» **TEXT SEGMENT**
Response team aboard USM’s Point Sur leads research effort after Bonnet Carré Spillway opening
In response to the earliest opening of the Bonnet Carré Spillway, in its 85-year history on January 9, researchers with the CONsortium for oil spill exposure pathway in Coastal River-Dominated Ecosystems (CONCORDE) led a three-day research effort aboard The University of Southern Mississippi’s R/V Point Sur to address key ecological questions regarding the impact of a large freshwater plume within Mississippi coastal waters.
Under normal flow conditions, the Mississippi River empties into the northern Gulf of Mexico through the Birdfoot Delta and the Atchafalaya River. Mild wintertime temperatures and heavy rainfall in the Midwest led to elevated Mississippi River levels and significant flooding of its tributaries, which prompted the Army Corps of Engineers to open the Bonnet Carré Spillway to relieve pressure on the levees.
“The motivation for this study was to characterize a large plume of Mississippi River freshwater entering Mississippi’s coastal waters via Lake Pontchartrain,” said Adam Boyette, chief scientist of the research cruise. “Our aim was to examine the biological, chemical and physical composition of Mississippi’s river-laden coastal waters most impacted by the opening.”
The event marked the 11th time the Bonnet Carré Spillway has been opened since 1931.
Boyette said the large pulses of freshwater to coastal waters change the hydrologic regime and alter the concentrations of nutrients and organic matter, which can significantly impact coastal ecosystems of the Bonnet Carré Spillway.

» **WORK ORDER**
Change "levees" to "embankments" in the part of the spillway article that opens with the words containing "Under normal flow" and closes with "opened since 1931.", then give that part back in full. These lines are separate material, unconnected to the spillway article.

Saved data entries

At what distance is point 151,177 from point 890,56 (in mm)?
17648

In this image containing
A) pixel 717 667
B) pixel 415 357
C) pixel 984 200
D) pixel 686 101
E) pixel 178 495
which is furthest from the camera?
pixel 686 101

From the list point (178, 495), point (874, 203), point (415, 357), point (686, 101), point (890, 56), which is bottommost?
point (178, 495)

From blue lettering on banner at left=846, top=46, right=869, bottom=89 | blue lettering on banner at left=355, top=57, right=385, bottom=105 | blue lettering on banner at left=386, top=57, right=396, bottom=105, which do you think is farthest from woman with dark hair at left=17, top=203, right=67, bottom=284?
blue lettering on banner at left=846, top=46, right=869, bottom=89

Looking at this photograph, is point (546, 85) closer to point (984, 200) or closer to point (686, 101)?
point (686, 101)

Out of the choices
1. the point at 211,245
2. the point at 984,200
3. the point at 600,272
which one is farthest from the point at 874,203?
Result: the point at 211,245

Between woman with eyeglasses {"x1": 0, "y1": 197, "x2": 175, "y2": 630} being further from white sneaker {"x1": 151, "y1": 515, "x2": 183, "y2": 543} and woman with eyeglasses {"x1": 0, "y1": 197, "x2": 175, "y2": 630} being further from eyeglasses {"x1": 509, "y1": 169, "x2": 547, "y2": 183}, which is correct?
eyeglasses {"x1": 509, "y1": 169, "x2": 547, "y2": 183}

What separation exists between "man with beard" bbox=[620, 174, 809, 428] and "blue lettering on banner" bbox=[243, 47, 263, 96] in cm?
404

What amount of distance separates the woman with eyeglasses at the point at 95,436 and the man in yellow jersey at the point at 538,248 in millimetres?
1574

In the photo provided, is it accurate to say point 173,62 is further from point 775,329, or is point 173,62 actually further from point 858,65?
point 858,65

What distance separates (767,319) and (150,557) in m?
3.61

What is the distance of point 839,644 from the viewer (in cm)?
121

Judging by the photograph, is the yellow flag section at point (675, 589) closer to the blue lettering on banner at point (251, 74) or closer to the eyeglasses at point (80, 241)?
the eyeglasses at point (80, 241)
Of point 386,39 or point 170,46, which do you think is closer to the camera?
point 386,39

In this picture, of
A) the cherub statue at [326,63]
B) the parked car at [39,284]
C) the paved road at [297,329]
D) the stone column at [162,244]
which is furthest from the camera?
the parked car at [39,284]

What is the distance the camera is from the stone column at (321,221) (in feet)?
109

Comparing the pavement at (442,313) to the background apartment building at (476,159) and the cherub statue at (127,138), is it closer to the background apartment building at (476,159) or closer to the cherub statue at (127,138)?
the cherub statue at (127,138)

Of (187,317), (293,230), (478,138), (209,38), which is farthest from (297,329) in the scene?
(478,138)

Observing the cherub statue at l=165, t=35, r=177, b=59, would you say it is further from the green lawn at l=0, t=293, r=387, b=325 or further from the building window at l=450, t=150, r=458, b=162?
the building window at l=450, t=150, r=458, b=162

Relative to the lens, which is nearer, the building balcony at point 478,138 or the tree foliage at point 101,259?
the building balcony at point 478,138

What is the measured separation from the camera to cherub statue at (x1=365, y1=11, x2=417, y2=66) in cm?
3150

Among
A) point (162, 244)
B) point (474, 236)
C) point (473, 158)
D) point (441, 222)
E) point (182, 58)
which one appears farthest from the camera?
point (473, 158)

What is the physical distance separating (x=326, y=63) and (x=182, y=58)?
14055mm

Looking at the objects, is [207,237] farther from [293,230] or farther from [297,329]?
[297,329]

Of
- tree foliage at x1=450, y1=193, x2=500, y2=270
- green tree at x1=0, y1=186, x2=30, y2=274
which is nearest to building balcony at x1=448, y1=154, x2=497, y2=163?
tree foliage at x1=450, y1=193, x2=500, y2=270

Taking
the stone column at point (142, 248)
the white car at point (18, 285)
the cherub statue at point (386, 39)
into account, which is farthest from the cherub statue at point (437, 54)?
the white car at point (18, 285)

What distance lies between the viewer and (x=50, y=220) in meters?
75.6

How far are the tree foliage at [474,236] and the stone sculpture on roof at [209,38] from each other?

» **RESULT OF THE EXERCISE**
Under normal flow conditions, the Mississippi River empties into the northern Gulf of Mexico through the Birdfoot Delta and the Atchafalaya River. Mild wintertime temperatures and heavy rainfall in the Midwest led to elevated Mississippi River levels and significant flooding of its tributaries, which prompted the Army Corps of Engineers to open the Bonnet Carré Spillway to relieve pressure on the embankments.
“The motivation for this study was to characterize a large plume of Mississippi River freshwater entering Mississippi’s coastal waters via Lake Pontchartrain,” said Adam Boyette, chief scientist of the research cruise. “Our aim was to examine the biological, chemical and physical composition of Mississippi’s river-laden coastal waters most impacted by the opening.”
The event marked the 11th time the Bonnet Carré Spillway has been opened since 1931.